--- ПОКАЗАННЫЙ ТЕКСТ ---
Рейтинг – всего лишь показатель температуры на градуснике. Это знакомый прибор, ничего в нем особенного нет. Необычно то, что происходит в социальном теле. С одной стороны, это то, что в учебниках социологии будет на какой-нибудь четвертой странице: в обществе, которое видит себя во враждебном окружении, растет интеграция. Но это все, я бы сказал, довольно тривиально. Не тривиально то, что это происходит не с маленьким обществом, а со страной, где живет почти полтораста миллионов человек. Чем вызвана такая реакция, не до конца понятно.
Сравнительно легко понять реакцию некоторых элитных групп, которые, скажем, в 2012 году пережили шок от внезапно возникших в Москве движений антиструктурного, протестного характера, поскольку все время в сознании этих элитных групп маячил признак оранжевой революции. А затем, когда на Украине начались события, революция, эти параллели обострились и были приняты серьезные меры по купированию протестных движений.
Гораздо менее понятно именно поведение общества в целом, потому что здесь реакция тоже очень острая. То, что я сейчас скажу, – это гипотеза, которая еще должна быть доказана. Гипотеза состоит в том, что российское общество – об этом мы знаем с большой долей надежности – внимательно следило за событиями в Москве.
Вы имеете в виду в 2012 году?
Да, конец 2011-го и 2012 год. То, что сейчас называется Болотной площадью в широком смысле. Мы знаем, что около 40% россиян, а может быть, и больше, с вниманием относились к событиям в Москве. Понятно, одна сторона – это была московская публика, которая вышла на площадь, а другая сторона – ее назвать одним именем очень трудно, но можно употребить слово «истеблишмент». В общем, речь шла о противостоянии людей и системы, а те 40%, о которых я говорю, не были, так сказать, скрытыми сторонниками Болотной. Это были люди, которым было крайне интересно, чем обернется это противостояние. И в случае победы, так сказать...
Какие формы могла иметь эта победа? Весьма вероятно, что вот эта часть российского населения встала бы на сторону этих сил, у которых даже имени толком нет. «Болотная» – это же очень условное имя. На чем можно основывать такое предположение? Когда в конце 80-х – начале 90-х годов в России существовало под своим собственным именем демократическое движение, оно порой получало поддержку большинства россиян. Предположим, это была номинальная поддержка, но поддержка глубоко, так сказать, прочувствованная. В дальнейшем демократическое направление развиться не сумело, демократические лозунги, принципы, силы были дискредитированы, но ведь это не значит, что внутри социума исчезли те потребности, которые демократия могла бы удовлетворить. И вот я думаю, что носитель этих потребностей – это значительная часть населения, которая смотрела, так сказать, куда повернется дело. Это дело обернулось полным поражением Болотной, что стало ясно уже во второй половине 2012 года. Начались процессы, которые приходится называть психологическими терминами: ресентимент, какое-то разочарование и так далее. Это был, в общем, достаточно глубокий кризис в общественной мысли и, если угодно, в общественном мнении. И в момент, когда фактически от имени российского государства были совершены действия, которые для публики с такими внутренними настроениями должны были быть абсолютно неприемлемыми, произошло парадоксальное. А именно: они были приняты.
--- ЗАПИСАННЫЕ ДАННЫЕ ---
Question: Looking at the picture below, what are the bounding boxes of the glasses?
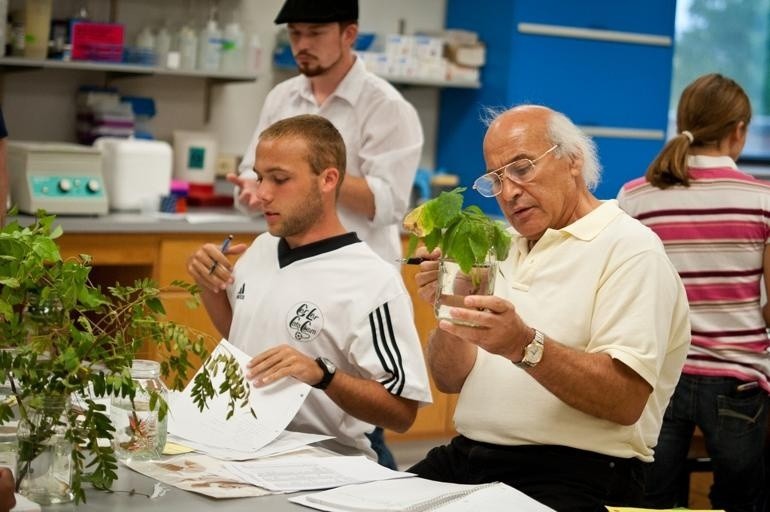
---
### ЧТО СДЕЛАТЬ
• 1. Ответьте по показанному тексту на вопросы:
(а) С чем сравнивается рейтинг?
(б) Какая доля россиян, по словам говорящего, внимательно относилась к событиям в Москве?
(в) Когда стало ясно полное поражение Болотной?
• 2. Перескажите короче абзац показанного текста, начинающийся словами «Сравнительно легко понять реакцию», сохранив его основные факты.

### ОТВЕТЫ ПО ЗАДАНИЯМ
• 1.
(а) С показателем температуры на градуснике.
(б) Около 40%, а может быть, и больше.
(в) Во второй половине 2012 года.

• 2. Реакцию некоторых элитных групп понять сравнительно легко. В 2012 году их шокировали внезапно возникшие в Москве протестные движения, потому что в сознании этих групп постоянно маячил признак оранжевой революции. Когда на Украине началась революция, эти параллели обострились, и для купирования протестных движений были приняты серьезные меры.